TRY IT — Since each line must match the original, copy out the records with no differences at all.

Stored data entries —

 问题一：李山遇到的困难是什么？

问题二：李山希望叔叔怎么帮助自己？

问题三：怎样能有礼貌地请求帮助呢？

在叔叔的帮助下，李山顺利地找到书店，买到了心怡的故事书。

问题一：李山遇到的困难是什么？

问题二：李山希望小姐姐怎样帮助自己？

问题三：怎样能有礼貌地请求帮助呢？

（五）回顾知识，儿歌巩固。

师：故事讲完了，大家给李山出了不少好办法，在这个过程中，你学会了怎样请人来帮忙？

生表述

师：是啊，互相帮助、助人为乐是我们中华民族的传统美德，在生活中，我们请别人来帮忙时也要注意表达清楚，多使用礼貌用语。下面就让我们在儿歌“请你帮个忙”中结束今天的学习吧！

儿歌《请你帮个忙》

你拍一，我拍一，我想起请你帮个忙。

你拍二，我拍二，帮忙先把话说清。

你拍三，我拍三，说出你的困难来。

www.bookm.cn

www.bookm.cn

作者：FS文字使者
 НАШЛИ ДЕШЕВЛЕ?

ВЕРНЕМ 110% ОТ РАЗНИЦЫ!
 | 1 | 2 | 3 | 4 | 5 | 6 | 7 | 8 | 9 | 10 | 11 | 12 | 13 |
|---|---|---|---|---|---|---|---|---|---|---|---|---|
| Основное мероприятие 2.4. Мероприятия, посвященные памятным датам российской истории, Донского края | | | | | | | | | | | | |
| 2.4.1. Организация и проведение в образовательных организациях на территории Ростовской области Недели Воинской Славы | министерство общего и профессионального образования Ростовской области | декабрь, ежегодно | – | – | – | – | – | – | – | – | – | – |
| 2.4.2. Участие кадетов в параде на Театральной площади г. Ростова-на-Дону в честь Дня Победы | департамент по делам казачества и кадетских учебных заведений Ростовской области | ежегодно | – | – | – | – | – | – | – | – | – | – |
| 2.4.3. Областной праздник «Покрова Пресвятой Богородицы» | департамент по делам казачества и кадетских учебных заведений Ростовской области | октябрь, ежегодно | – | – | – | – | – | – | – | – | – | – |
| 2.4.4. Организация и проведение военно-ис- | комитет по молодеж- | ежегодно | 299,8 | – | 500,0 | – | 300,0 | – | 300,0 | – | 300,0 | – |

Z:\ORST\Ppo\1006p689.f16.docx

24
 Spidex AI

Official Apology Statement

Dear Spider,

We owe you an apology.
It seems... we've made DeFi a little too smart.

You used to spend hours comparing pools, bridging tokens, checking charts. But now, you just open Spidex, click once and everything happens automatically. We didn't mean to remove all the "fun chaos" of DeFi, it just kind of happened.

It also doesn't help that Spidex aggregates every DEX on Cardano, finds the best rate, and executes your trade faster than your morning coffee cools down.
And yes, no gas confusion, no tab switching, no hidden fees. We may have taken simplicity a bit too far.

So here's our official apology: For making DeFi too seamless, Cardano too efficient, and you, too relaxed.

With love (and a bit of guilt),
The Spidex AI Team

RESPONSE —
 问题一：李山遇到的困难是什么？

问题二：李山希望叔叔怎么帮助自己？

问题三：怎样能有礼貌地请求帮助呢？

在叔叔的帮助下，李山顺利地找到书店，买到了心怡的故事书。

问题一：李山遇到的困难是什么？

问题二：李山希望小姐姐怎样帮助自己？

问题三：怎样能有礼貌地请求帮助呢？

（五）回顾知识，儿歌巩固。

师：故事讲完了，大家给李山出了不少好办法，在这个过程中，你学会了怎样请人来帮忙？

生表述

师：是啊，互相帮助、助人为乐是我们中华民族的传统美德，在生活中，我们请别人来帮忙时也要注意表达清楚，多使用礼貌用语。下面就让我们在儿歌“请你帮个忙”中结束今天的学习吧！

儿歌《请你帮个忙》

你拍一，我拍一，我想起请你帮个忙。

你拍二，我拍二，帮忙先把话说清。

你拍三，我拍三，说出你的困难来。

www.bookm.cn

www.bookm.cn

作者：FS文字使者
 НАШЛИ ДЕШЕВЛЕ?

ВЕРНЕМ 110% ОТ РАЗНИЦЫ!
 | 1 | 2 | 3 | 4 | 5 | 6 | 7 | 8 | 9 | 10 | 11 | 12 | 13 |
|---|---|---|---|---|---|---|---|---|---|---|---|---|
| Основное мероприятие 2.4. Мероприятия, посвященные памятным датам российской истории, Донского края | | | | | | | | | | | | |
| 2.4.1. Организация и проведение в образовательных организациях на территории Ростовской области Недели Воинской Славы | министерство общего и профессионального образования Ростовской области | декабрь, ежегодно | – | – | – | – | – | – | – | – | – | – |
| 2.4.2. Участие кадетов в параде на Театральной площади г. Ростова-на-Дону в честь Дня Победы | департамент по делам казачества и кадетских учебных заведений Ростовской области | ежегодно | – | – | – | – | – | – | – | – | – | – |
| 2.4.3. Областной праздник «Покрова Пресвятой Богородицы» | департамент по делам казачества и кадетских учебных заведений Ростовской области | октябрь, ежегодно | – | – | – | – | – | – | – | – | – | – |
| 2.4.4. Организация и проведение военно-ис- | комитет по молодеж- | ежегодно | 299,8 | – | 500,0 | – | 300,0 | – | 300,0 | – | 300,0 | – |

Z:\ORST\Ppo\1006p689.f16.docx

24
 Spidex AI

Official Apology Statement

Dear Spider,

We owe you an apology.
It seems... we've made DeFi a little too smart.

You used to spend hours comparing pools, bridging tokens, checking charts. But now, you just open Spidex, click once and everything happens automatically. We didn't mean to remove all the "fun chaos" of DeFi, it just kind of happened.

It also doesn't help that Spidex aggregates every DEX on Cardano, finds the best rate, and executes your trade faster than your morning coffee cools down.
And yes, no gas confusion, no tab switching, no hidden fees. We may have taken simplicity a bit too far.

So here's our official apology: For making DeFi too seamless, Cardano too efficient, and you, too relaxed.

With love (and a bit of guilt),
The Spidex AI Team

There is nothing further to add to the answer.